November 27, 2013

Full Q & A with JEFF KEENAN

He's always grinning... What is he smiling about... ? What is he not saying... ? If you've ever met Jeff Keenan, you get the sense that he knows something that you don't. The sense that somewhere along the way he was introduced to Sinatra's, 'My Way', and decided those would be the lyrics that he would live his life by. What is his way? And how is he so confident in it? As it turns out, Keenan's 'way' is with friends and in the mountains, continually pursuing his love for snowboarding. As an owner and co-founder of DWD, it's plain to see how Keenan's influence and confidence has kept the brand on it's current course, handling it's growth while maintaining a firm grasp on it's roots. Whether it's the day to day at Dinosaurs Will Die, fine tuning the next version of his pro model (The KWON), helping out friends and fellow team riders, or stacking clips for his next video part... Keenan's got it handled... smiling all the while, letting his actions speak louder than his words... and letting his riding speak for itself.


DWD - As a kid, there is TONS to do growing up in Vancouver... what was it about snowboarding that hooked you?

JK - I came from a HUGE Hockey family and the cost of hockey programs were to much for a family of 3 boys. Skiing was less expensive at the time, so my parents took that route. We were all on the slops as soon as we could walk, and the first time I went snowboarding was 1990. I was 10. I remember watching old Burton movies and they would be at Lake Louise jibbing garbage cans and hitting picnic tables. I remember my eyes bugging out of my skull at the sight of that. It changed everything, I was embarrassed of skiing, I would wear my ski suit and ski in the morning (because I had to) and at lunch I would run to the car and change into my Wide leg pants and Oversized Plaid Jacket before my friends could see me. I did this for a season and that was it. Skiing was passé and Snowboarding has been my life ever since.

DWD - Is that what still stokes your love for it today?
++++
**Questions to answer**
A) Please reproduce the part of the Jeff Keenan interview from "JK - I came" up to and including "for it today?".
B) Answer these from the Jeff Keenan interview:
(i) In what year did Keenan first go snowboarding?
(ii) What is the name of his pro model?
(iii) Which Sinatra song does the introduction mention?
C) List every item of clothing that Keenan says he wore during the season when he skied in the mornings, as described in the Jeff Keenan interview.

**Supplied data**
++++
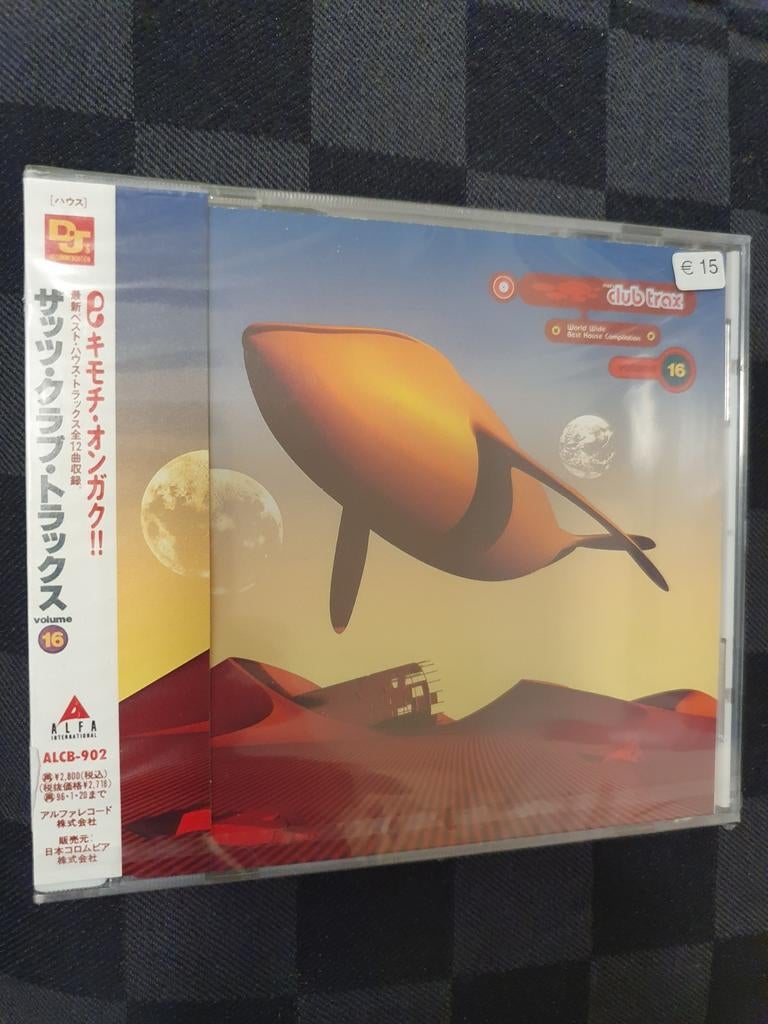 That's club trax volume 16 (japan) nieuw in seal!, Verzenden, Nieuw in verpakking, Pop
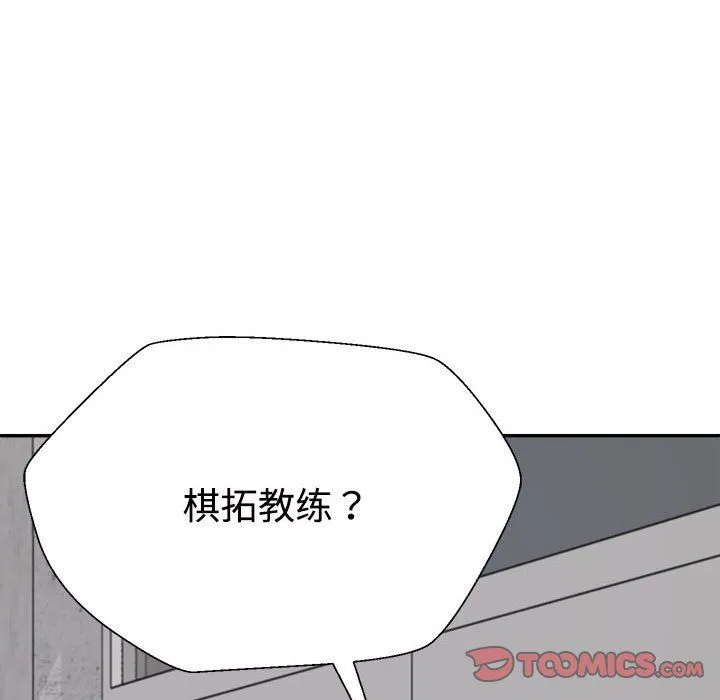 不同寻常的爱 - 第14話 - page 140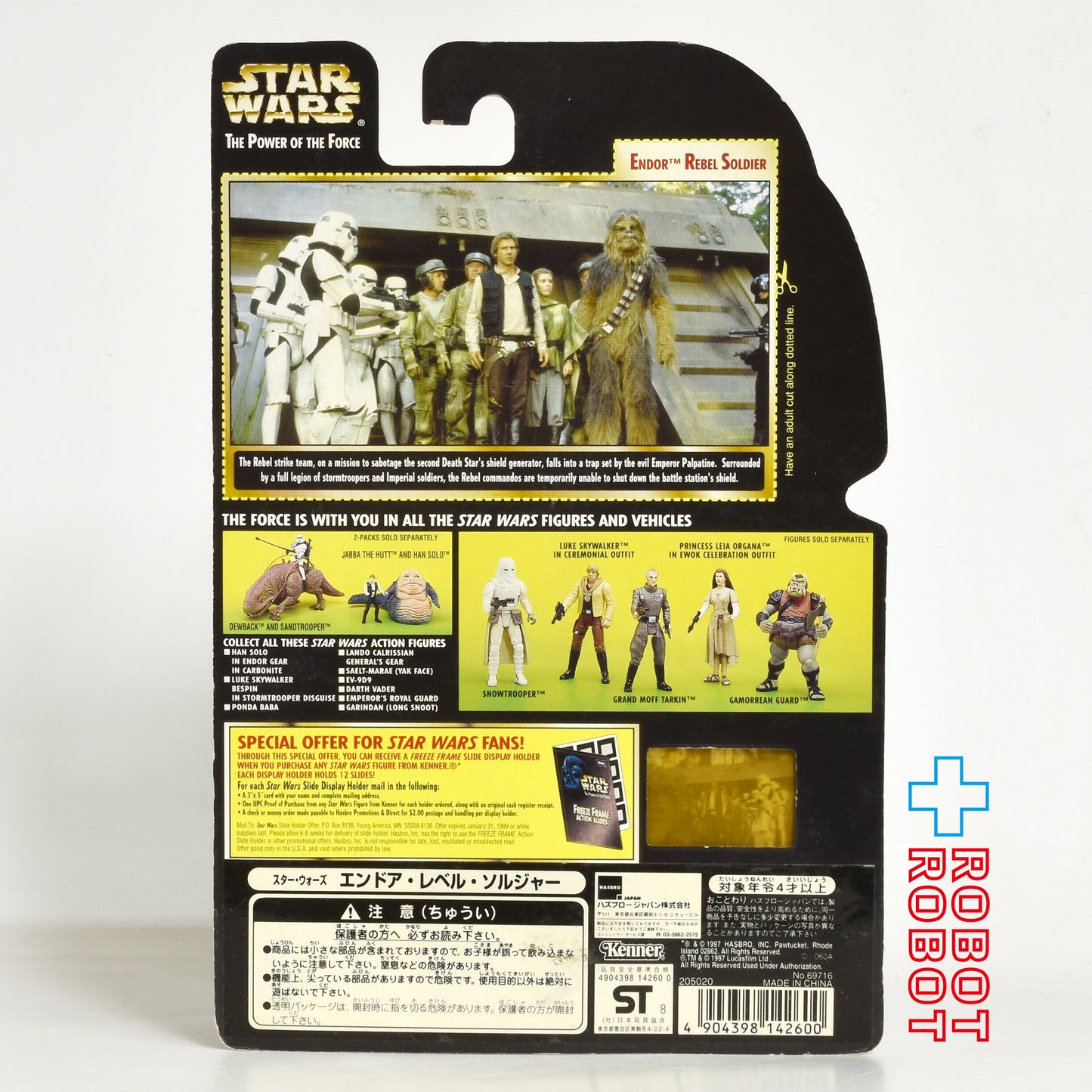 スター・ウォーズ POTF2 FF フリーズフレーム エンドア・レベル・ソルジャー 3.75インチ アクションフィギュア 未開封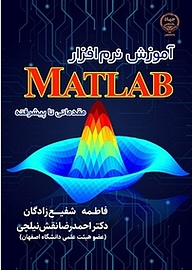 کتاب  آموزش نرم افزار MATLAB مقدماتی تا پیشرفته نشر جهاد دانشگاهی واحد اصفهان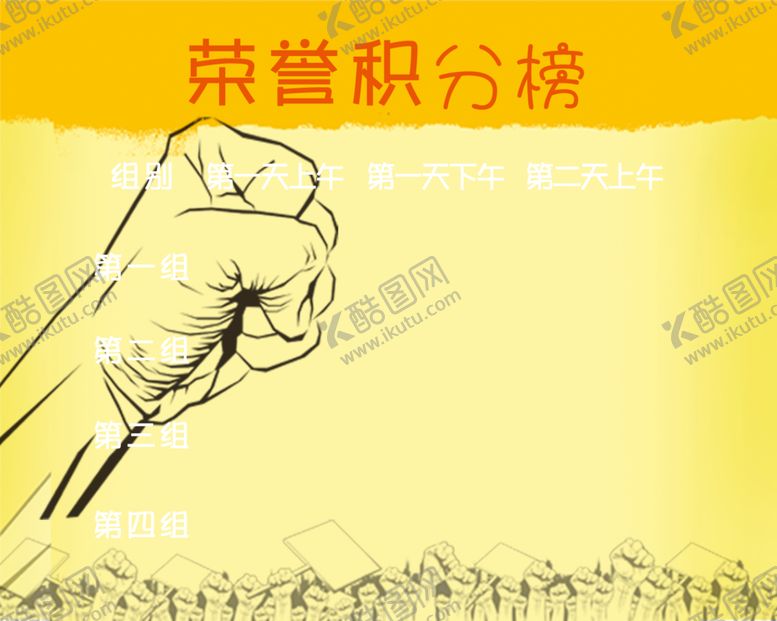 编号：86539406170429591802【酷图网】源文件下载-荣誉积分榜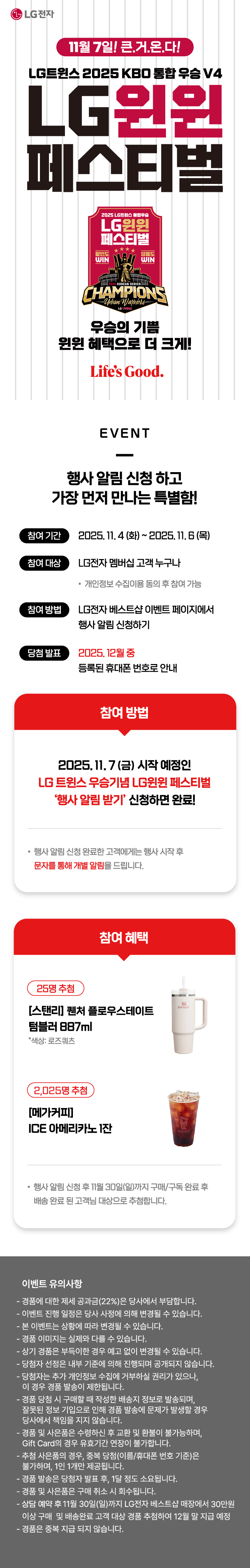 LG트윈스 우승 기념
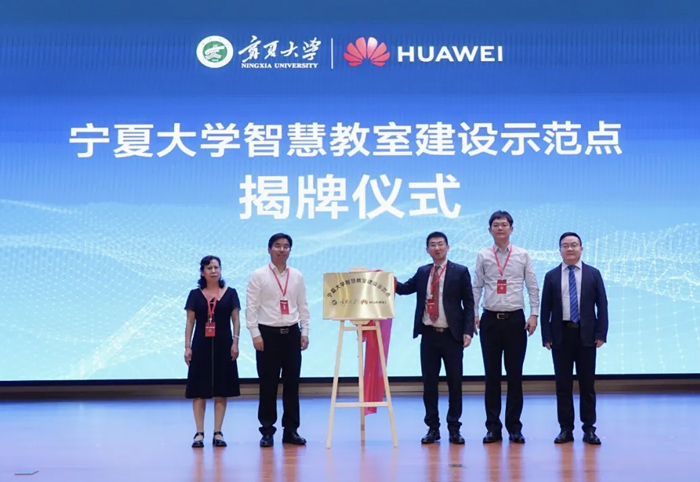 華為聯(lián)合寧夏大學(xué)正式揭牌智慧教室建設(shè)示范點(diǎn)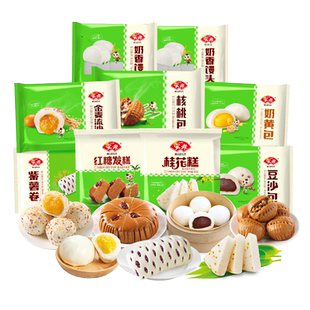 安井核桃包流沙包奶黄包馒头红糖发糕儿童早餐速食面点2960g×1组
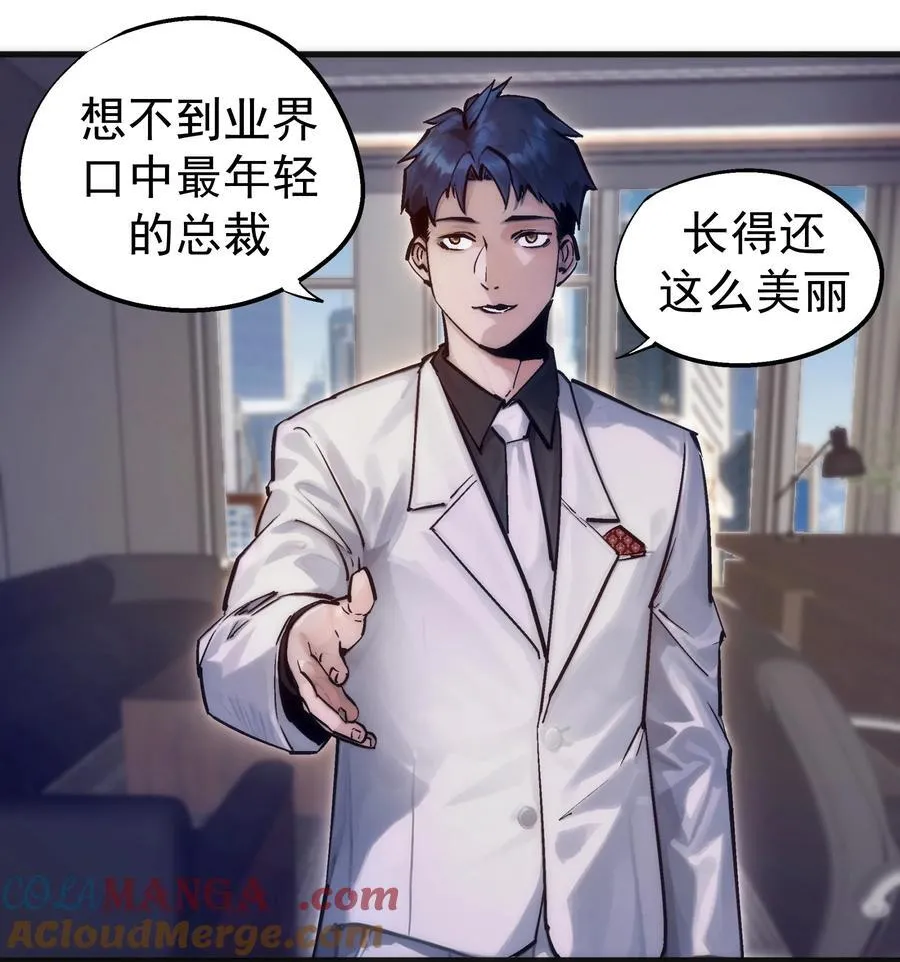 222 贷款之争18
++++
**Results by task**
A)
JK - I came from a HUGE Hockey family and the cost of hockey programs were to much for a family of 3 boys. Skiing was less expensive at the time, so my parents took that route. We were all on the slops as soon as we could walk, and the first time I went snowboarding was 1990. I was 10. I remember watching old Burton movies and they would be at Lake Louise jibbing garbage cans and hitting picnic tables. I remember my eyes bugging out of my skull at the sight of that. It changed everything, I was embarrassed of skiing, I would wear my ski suit and ski in the morning (because I had to) and at lunch I would run to the car and change into my Wide leg pants and Oversized Plaid Jacket before my friends could see me. I did this for a season and that was it. Skiing was passé and Snowboarding has been my life ever since.

DWD - Is that what still stokes your love for it today?

B)
(i) 1990
(ii) The KWON
(iii) 'My Way'

C)
- ski suit
- Wide leg pants
- Oversized Plaid Jacket